▶ _SOURCE DATA_:
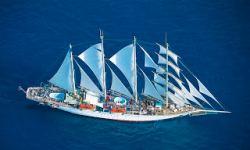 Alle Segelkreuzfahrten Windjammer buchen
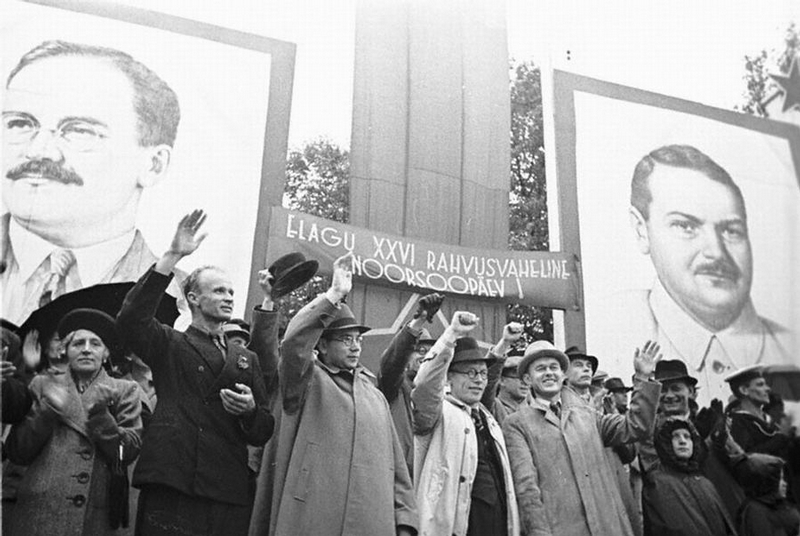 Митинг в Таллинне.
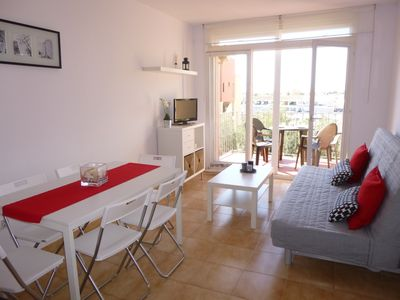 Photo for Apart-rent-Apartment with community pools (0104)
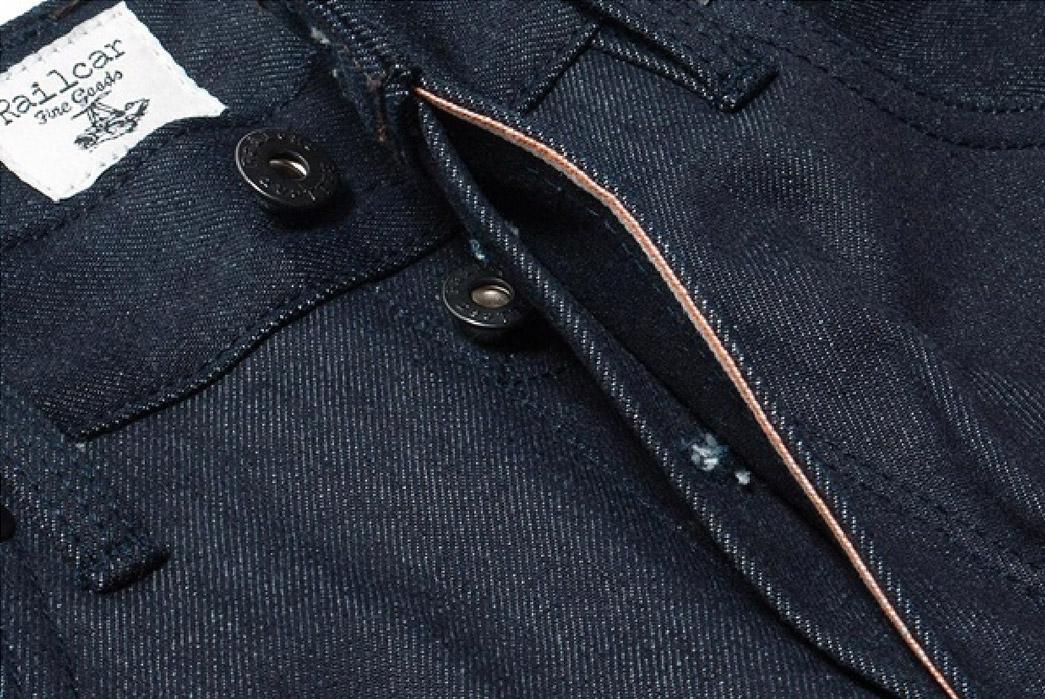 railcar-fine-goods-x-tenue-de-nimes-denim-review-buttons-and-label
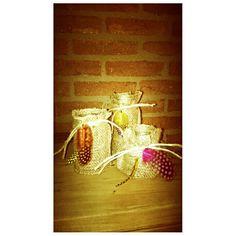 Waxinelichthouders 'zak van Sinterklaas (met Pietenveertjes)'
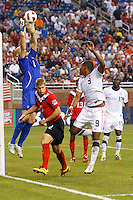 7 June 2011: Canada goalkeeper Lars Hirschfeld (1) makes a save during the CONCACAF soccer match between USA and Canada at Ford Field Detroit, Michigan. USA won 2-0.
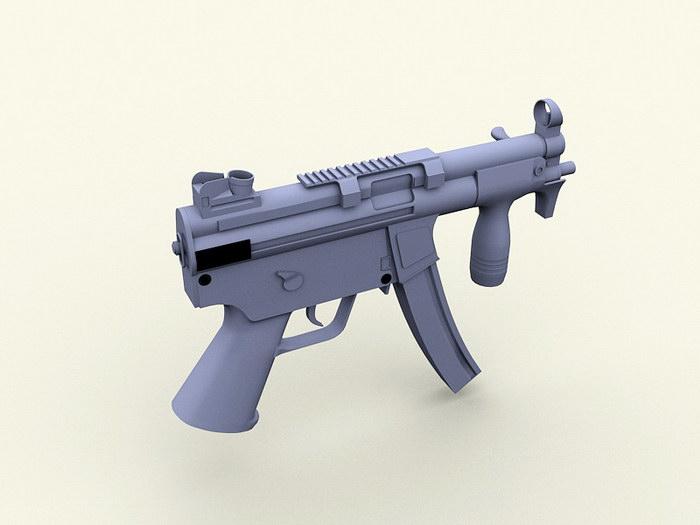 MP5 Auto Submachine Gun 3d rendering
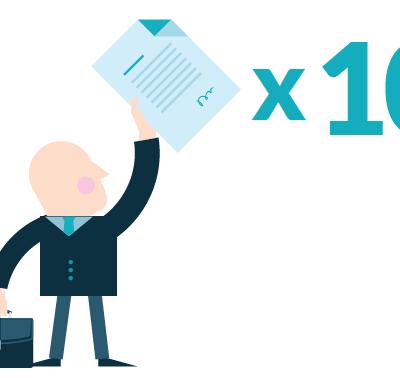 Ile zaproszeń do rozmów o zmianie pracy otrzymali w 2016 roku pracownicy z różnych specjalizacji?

▶ _WHAT YOU HAVE TO DO_: The lines above should be transcribed exactly, with every image removed.

▶ _SOLUTION FOR THIS TASK_:
 Alle Segelkreuzfahrten Windjammer buchen
 Митинг в Таллинне.
 Photo for Apart-rent-Apartment with community pools (0104)
 railcar-fine-goods-x-tenue-de-nimes-denim-review-buttons-and-label
 Waxinelichthouders 'zak van Sinterklaas (met Pietenveertjes)'
 7 June 2011: Canada goalkeeper Lars Hirschfeld (1) makes a save during the CONCACAF soccer match between USA and Canada at Ford Field Detroit, Michigan. USA won 2-0.
 MP5 Auto Submachine Gun 3d rendering
 Ile zaproszeń do rozmów o zmianie pracy otrzymali w 2016 roku pracownicy z różnych specjalizacji?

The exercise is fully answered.